This study nicely illustrates several of the issues associated with supposed individualization of CAM treatment. First, it shows that such treatment is not, in any meaningful sense, any more individualized than good quality science-based medical treatment. Choosing a selection of herbs based on previous experience, historical use, tradition, and the unscientific theories of Traditional Chinese Medicine, and then selecting which of these herbs to give each patient based on the same prior experience and unscientific theory, is still applying generalizations based on groups to individuals. It simply uses generalizations based on unreliable sources of data.

The study also illustrates that individualizing therapy in this way doesn’t add any efficacy to the treatment. Not surprisingly, the study showed, as the others mentioned early have as well, that tailoring treatment to individuals based on generalizations derived from biased and unreliable sources of information leads to a therapy no more effective than randomly picking herbs out of a hat.

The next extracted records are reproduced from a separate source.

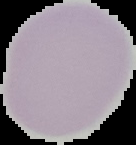

Cell region segmented out of the field of view; the surrounding area is masked to black. From a thin blood film. Image is 136×145 pixels. Result: no Plasmodium parasites seen.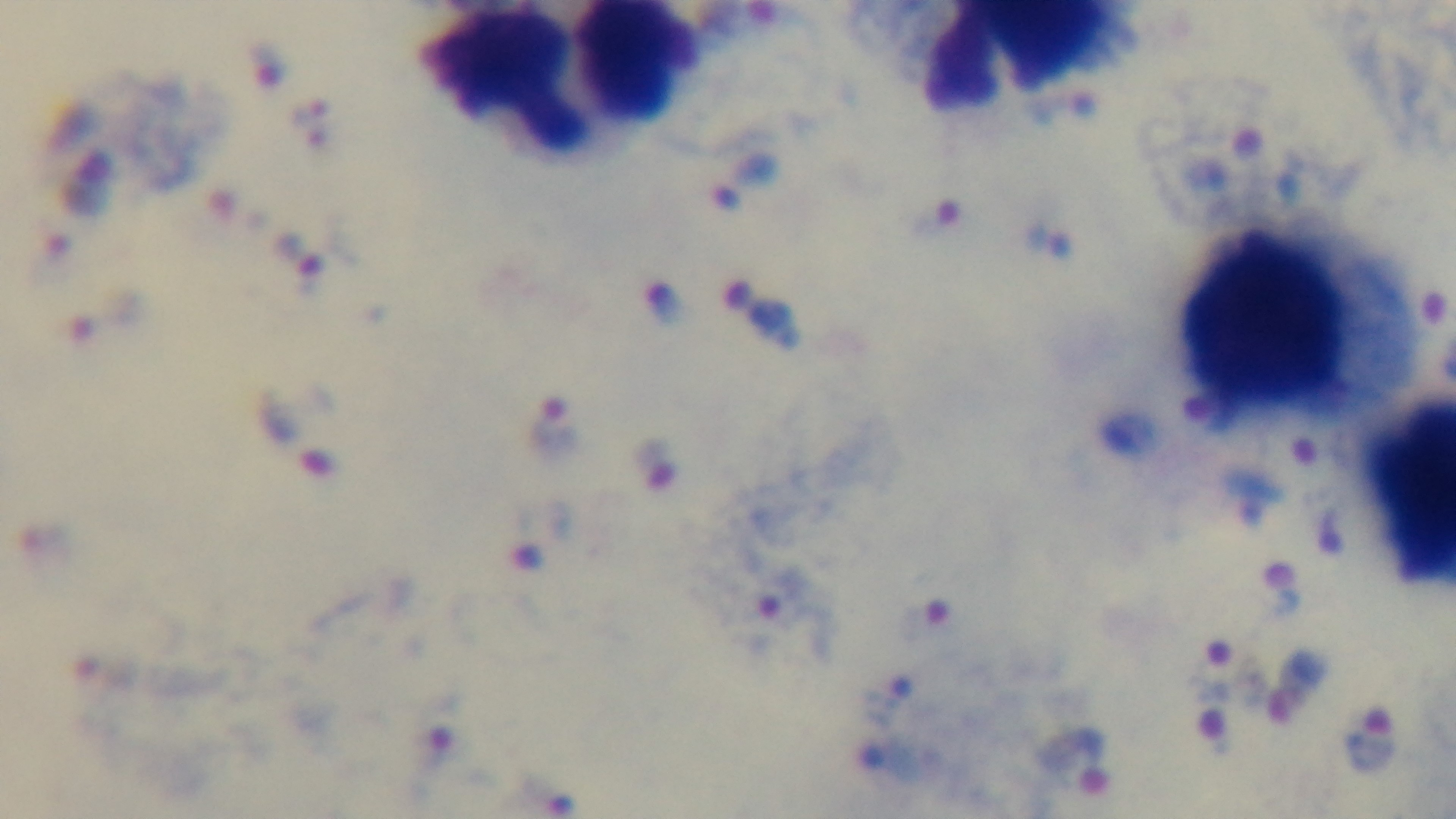

Summary:
  - Capture: mounted 4K digital camera
  - Field of view: single
  - Stain: Giemsa
  - Preparation: thick
  - Malaria status: positive
  - Objective: 100x oil immersion
  - Modality: light microscopy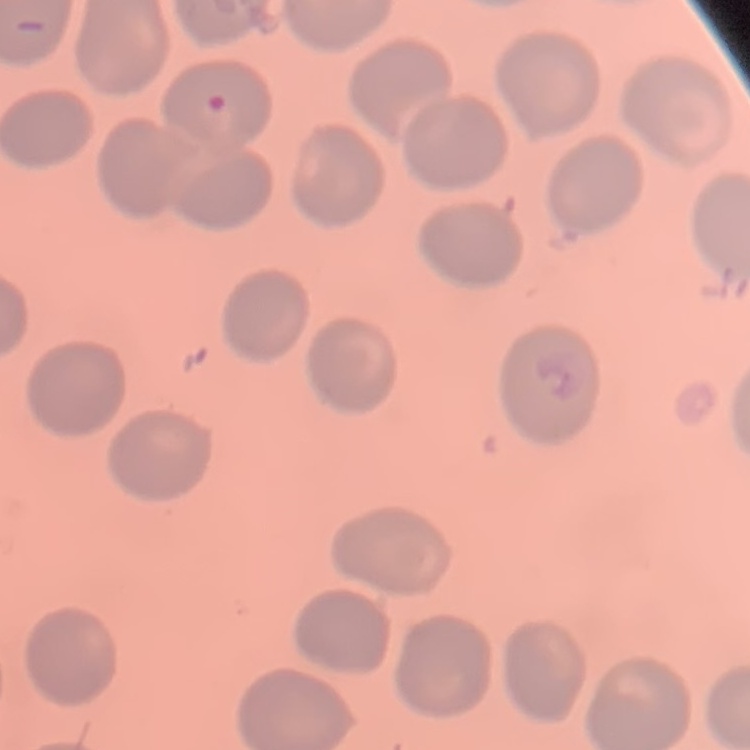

The difference between effective science-based medicine and ineffective medicine of any kind, conventional or alternative, is that the general principles used to guide therapy are derived from formal, controlled research that compensates for the weaknesses in our individual, informal, and unstructured judgment. If individualized medicine is just a code for using informal group observations instead of structured scientific ones to guide therapy, than it is not surprising that it doesn’t work any better than just making up a treatment haphazardly with no guiding principles at all."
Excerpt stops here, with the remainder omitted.